What it Means to be Jewish: Rachel Marek '17

This is the fourth in a series of reflections on Judaism from current Princeton students. They were originally given as sermons during Yom Kippur services.


What does it mean to me to be a Jew?

This was a very challenging question for me to answer. Being Jewish means a lot to me. And I can think of many reasons why but I had trouble answering the initial questions of what it means to me to be Jewish. But through all the reasons of why being Jewish is important to me one message continued to make its way through. To me, being Jewish is about being a part of something larger than myself, it’s about being a part of something that has lasted throughout time and spans across the globe.

I tend to feel the connection to the Jewish community in a few different ways. For example, for me, one of the most amazing and spiritual aspects of Shabbat is the fact that all around the world, the Jewish people are doing similar things as I am no matter where I am. While I’m celebrating Shabbat with my family or my community here at Princeton, across the globe, we are singing similar songs to welcome in Shabbat and we are gathering with our families for Shabbat dinner.

And even while traveling abroad we often find ourselves in familiar places through the Jewish community. Being a part of a community that spans the globe, means that you can find always find a place to celebrate Shabbat. I spent the summer before my Junior year working as an architecture intern in Tel Aviv. While being in Israel for 10 weeks, I had the chance to spend and celebrate Shabbat many different ways. Some weeks, I would go to the beit kinesset ha gadol of Tel Aviv. Songs of Kabalat Shabbat would fill the air. One week was spent on a Shabbaton in Beit She’an, my hometown of Cleveland’s sister city. But one of the most amazing experiences I had while in Israel, was spending a Shabbat in Jerusalem. I knew that before I left Israel I wanted to spend Shabbat in Jerusalem. It’s the holy city. No matter where we are in the world as Jewish people, we pray towards Jerusalem. I wanted to spend 1 of 10 weekends in Jerusalem, and pray on Friday night at the Kotel. However, one problem was, I didn’t know where I was going to stay. So I reached out to one of the Princeton Rabbis, asking if he knew anyone that would be able to host me in Jerusalem for Shabbat. Lo and behold, within minutes a Princeton alum living in Jerusalem agreed to host me for Shabbat. Now in Israel, two of my Jewish communities blended together, The global community, and the Princeton Jewish Community. In Jerusalem, we went to the Kotel for Kabbalat Shabbat and then ran back to their home for an amazing Friday Night dinner. My hosts had many people over for Shabbat dinner. The night was spent talking about so many things: life, torah, and more. Conversations flipped from English to Hebrew and the drop of a dime. And it was amazing for me to see how a group of strangers who didn’t necessarily all know each other when they walked through the door, were able to have such an amazing time and celebration of Shabbat.

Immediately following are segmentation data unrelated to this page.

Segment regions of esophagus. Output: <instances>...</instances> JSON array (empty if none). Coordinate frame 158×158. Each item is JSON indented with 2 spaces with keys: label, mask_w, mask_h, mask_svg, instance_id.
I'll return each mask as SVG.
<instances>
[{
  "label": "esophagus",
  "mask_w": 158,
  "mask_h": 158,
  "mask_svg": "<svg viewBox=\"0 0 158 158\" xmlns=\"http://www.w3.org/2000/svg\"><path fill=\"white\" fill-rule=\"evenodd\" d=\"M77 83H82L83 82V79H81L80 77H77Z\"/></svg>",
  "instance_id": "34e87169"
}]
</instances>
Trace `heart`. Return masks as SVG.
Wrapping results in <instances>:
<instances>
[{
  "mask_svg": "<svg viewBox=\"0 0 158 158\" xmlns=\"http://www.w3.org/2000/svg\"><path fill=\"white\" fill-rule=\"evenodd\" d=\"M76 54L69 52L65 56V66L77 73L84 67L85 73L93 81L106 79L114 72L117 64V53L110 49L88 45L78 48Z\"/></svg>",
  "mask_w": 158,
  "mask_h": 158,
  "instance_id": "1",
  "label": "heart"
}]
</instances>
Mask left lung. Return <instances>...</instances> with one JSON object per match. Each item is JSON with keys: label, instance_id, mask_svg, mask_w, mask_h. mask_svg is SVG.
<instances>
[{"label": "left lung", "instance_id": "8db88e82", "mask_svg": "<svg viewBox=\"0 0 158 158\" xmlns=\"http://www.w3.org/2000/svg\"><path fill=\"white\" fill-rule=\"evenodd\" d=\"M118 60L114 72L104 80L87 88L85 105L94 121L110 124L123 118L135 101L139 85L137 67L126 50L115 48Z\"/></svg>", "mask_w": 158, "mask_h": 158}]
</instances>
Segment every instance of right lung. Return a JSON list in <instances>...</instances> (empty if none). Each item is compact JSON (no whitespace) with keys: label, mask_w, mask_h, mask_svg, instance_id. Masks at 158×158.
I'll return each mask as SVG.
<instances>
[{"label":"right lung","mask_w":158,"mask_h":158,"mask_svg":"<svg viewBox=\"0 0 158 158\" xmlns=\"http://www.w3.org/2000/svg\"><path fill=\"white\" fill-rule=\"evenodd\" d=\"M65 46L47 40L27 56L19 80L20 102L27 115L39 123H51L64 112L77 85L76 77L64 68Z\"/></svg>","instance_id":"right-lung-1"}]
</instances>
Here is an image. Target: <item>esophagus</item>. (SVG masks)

Now, not only as the Jewish people are we a part of this community who can celebrate and be one with each other, but also we are a community who supports each other. Growing up in a Jewish family has taught me to live with Jewish values. I learned about Tikkun Olam and how we are to treat others, and how we help one another out. One of my greatest role models in life, is my Grandfather. He was able to teach me what it means to help support and be an active member of the Jewish community. He helped lead the Hillel organization in Cleveland and was a part of so many different boards, my family could hardly keep track. But my grandpa and all his work inspired me, that for as much as the Jewish community gives to me, I also have to give back to it. For example, the Jewish Federation of Cleveland, has helped me go on three different amazing trips to Israel, where I learned about a place that has become so important to me. I now try to pass on these experiences by supporting the organization that helped to send me there. As part of the Jewish community, we also must support each other when things aren’t going our way. To me, being a Jew means that I’m there for my communities to help each other. When we get knocked down, whether it’s from being stressed from school, or a hurtful comment, or just we’re just generally feeling down, we have to remember that we’re all part of something that brings us all together.